Stored data entries:
········

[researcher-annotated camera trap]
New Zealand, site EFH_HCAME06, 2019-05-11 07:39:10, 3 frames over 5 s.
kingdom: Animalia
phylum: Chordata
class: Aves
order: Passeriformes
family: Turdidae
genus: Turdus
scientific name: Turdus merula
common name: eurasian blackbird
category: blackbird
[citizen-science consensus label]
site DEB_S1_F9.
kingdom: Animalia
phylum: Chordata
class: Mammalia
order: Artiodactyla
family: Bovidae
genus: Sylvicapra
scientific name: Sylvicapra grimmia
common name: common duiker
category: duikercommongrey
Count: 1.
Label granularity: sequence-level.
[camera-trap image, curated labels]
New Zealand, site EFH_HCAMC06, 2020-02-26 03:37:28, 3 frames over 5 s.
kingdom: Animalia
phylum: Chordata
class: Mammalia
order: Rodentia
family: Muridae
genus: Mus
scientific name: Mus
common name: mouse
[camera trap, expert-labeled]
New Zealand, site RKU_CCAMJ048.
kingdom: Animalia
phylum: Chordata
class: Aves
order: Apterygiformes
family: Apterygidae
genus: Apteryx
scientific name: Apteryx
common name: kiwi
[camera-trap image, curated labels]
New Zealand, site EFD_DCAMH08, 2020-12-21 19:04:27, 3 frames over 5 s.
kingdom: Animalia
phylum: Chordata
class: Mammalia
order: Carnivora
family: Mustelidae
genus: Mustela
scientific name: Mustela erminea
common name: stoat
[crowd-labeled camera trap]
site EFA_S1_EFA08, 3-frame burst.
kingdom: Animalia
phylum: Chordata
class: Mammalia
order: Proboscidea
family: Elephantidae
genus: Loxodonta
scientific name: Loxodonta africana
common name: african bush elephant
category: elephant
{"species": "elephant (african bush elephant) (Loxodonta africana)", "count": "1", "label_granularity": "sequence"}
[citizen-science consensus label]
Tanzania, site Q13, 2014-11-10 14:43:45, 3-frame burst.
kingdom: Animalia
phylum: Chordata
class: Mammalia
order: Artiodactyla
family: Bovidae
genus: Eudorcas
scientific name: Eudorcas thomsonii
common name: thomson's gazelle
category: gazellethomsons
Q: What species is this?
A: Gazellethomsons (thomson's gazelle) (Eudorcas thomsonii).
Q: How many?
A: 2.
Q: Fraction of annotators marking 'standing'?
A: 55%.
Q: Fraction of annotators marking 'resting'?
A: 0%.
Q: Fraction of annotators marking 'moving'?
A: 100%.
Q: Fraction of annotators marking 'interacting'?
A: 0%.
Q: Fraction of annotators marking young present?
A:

········

WORK TO COMPLETE:
Restate word for word only the lines running from the beginning of the data to the line holding "order: Proboscidea", both included.

ANSWER SPACE:
[researcher-annotated camera trap]
New Zealand, site EFH_HCAME06, 2019-05-11 07:39:10, 3 frames over 5 s.
kingdom: Animalia
phylum: Chordata
class: Aves
order: Passeriformes
family: Turdidae
genus: Turdus
scientific name: Turdus merula
common name: eurasian blackbird
category: blackbird
[citizen-science consensus label]
site DEB_S1_F9.
kingdom: Animalia
phylum: Chordata
class: Mammalia
order: Artiodactyla
family: Bovidae
genus: Sylvicapra
scientific name: Sylvicapra grimmia
common name: common duiker
category: duikercommongrey
Count: 1.
Label granularity: sequence-level.
[camera-trap image, curated labels]
New Zealand, site EFH_HCAMC06, 2020-02-26 03:37:28, 3 frames over 5 s.
kingdom: Animalia
phylum: Chordata
class: Mammalia
order: Rodentia
family: Muridae
genus: Mus
scientific name: Mus
common name: mouse
[camera trap, expert-labeled]
New Zealand, site RKU_CCAMJ048.
kingdom: Animalia
phylum: Chordata
class: Aves
order: Apterygiformes
family: Apterygidae
genus: Apteryx
scientific name: Apteryx
common name: kiwi
[camera-trap image, curated labels]
New Zealand, site EFD_DCAMH08, 2020-12-21 19:04:27, 3 frames over 5 s.
kingdom: Animalia
phylum: Chordata
class: Mammalia
order: Carnivora
family: Mustelidae
genus: Mustela
scientific name: Mustela erminea
common name: stoat
[crowd-labeled camera trap]
site EFA_S1_EFA08, 3-frame burst.
kingdom: Animalia
phylum: Chordata
class: Mammalia
order: Proboscidea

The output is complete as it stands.